When David Dunn (Bruce Willis) appeared in that Silk City Diner at the end, the movie instantly transformed from a standalone psychological thriller into a secret sequel to Unbreakable.
- The Shared Universe: It wasn't a "cinematic universe" built by a committee. It was a 16-year-old passion project.
- The Eastrail 177 Connection: In the later film Glass, we find out Kevin’s dad was actually on the same train that crashed in Unbreakable.
- The Budget Trick: By keeping the budget at $9 million, Shyamalan had total creative control. Universal didn't even know about the Willis cameo until very late in the game.
Real Talk: The Mental Health Controversy
We can't talk about Split without acknowledging the elephant in the room. A lot of mental health advocates were—and still are—furious about it.
The International Society for the Study of Trauma and Dissociation (ISSTD) didn't mince words. They argued that portraying Dissociative Identity Disorder (DID) as a "superpower" or a source of violence just piles more stigma onto people who are already struggling. In reality, people with DID are way more likely to be victims of violence than the ones causing it.
Shyamalan’s take was that Kevin’s trauma "unlocked" something beyond human. It’s a comic book trope grounded in a very dark reality. Whether you think it’s cool storytelling or harmful exploitation usually depends on how much you’re willing to separate "movie logic" from real-world psychology.
Filming on the Home Turf
The movie feels gritty because it’s a Philadelphia movie through and through. Shyamalan loves his hometown.
- The Zoo: The climax happens at the Philadelphia Zoo, specifically in the lower tunnels.
- 30th Street Station: That’s where Dennis buys the flowers.
- King of Prussia Mall: The abduction scene at the start? That’s one of the biggest malls in the country.
Using real, slightly drab locations made the "Beast" feel more terrifying when he finally appeared. It didn't look like a CGI set; it looked like a basement you might actually get stuck in.
The Box Office Reality Check
Split didn't just do "okay." It was a monster.
It grossed over $278 million worldwide. For a $9 million investment, that is a 2,000% return. It outperformed big-budget action flicks like Vin Diesel’s xXx: Return of Xander Cage during its opening weeks. It stayed #1 at the box office for three weeks straight—the first horror-adjacent film to do that since The Sixth Sense.

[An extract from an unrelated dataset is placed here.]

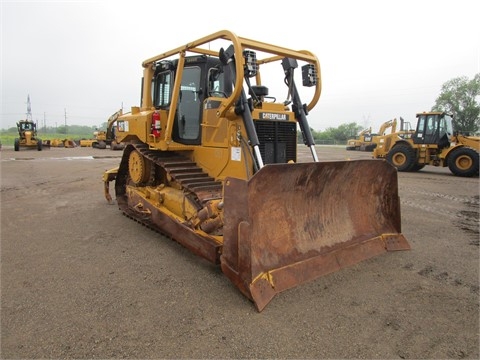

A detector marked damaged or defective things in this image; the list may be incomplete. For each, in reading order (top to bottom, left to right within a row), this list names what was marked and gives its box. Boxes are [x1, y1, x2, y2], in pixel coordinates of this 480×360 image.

Basically, it proved that audiences were hungry for original, character-driven thrillers again. It ended the era of "Shyamalan in Director Jail" and paved the way for his newer stuff like Old and Trap.
How to Watch and Understand the Trilogy Properly
If you're planning a rewatch or checking it out for the first time, don't just watch Split in a vacuum. To get the full weight of what Shyamalan was doing, follow this flow:
- Watch Unbreakable (2000) first. You need to see David Dunn’s origin to understand why the ending of Split matters.
- Pay attention to the colors. Shyamalan uses purple for Mr. Glass, green for David Dunn, and yellow for Kevin (The Horde).
- Look at Casey’s (Anya Taylor-Joy) flashbacks. Her story mirrors Kevin’s. They are both "broken" by trauma, but she uses it to survive while he uses it to become something else.
- Finish with Glass (2019). It ties the father-son connection together and closes the loop on the Eastrail 177 disaster.
Whether you love the "Beast" logic or find it a bit too much, there's no denying that Split changed the way we think about modern sequels. It proved you don't need $200 million and a cape to make a superhero movie that people actually care about.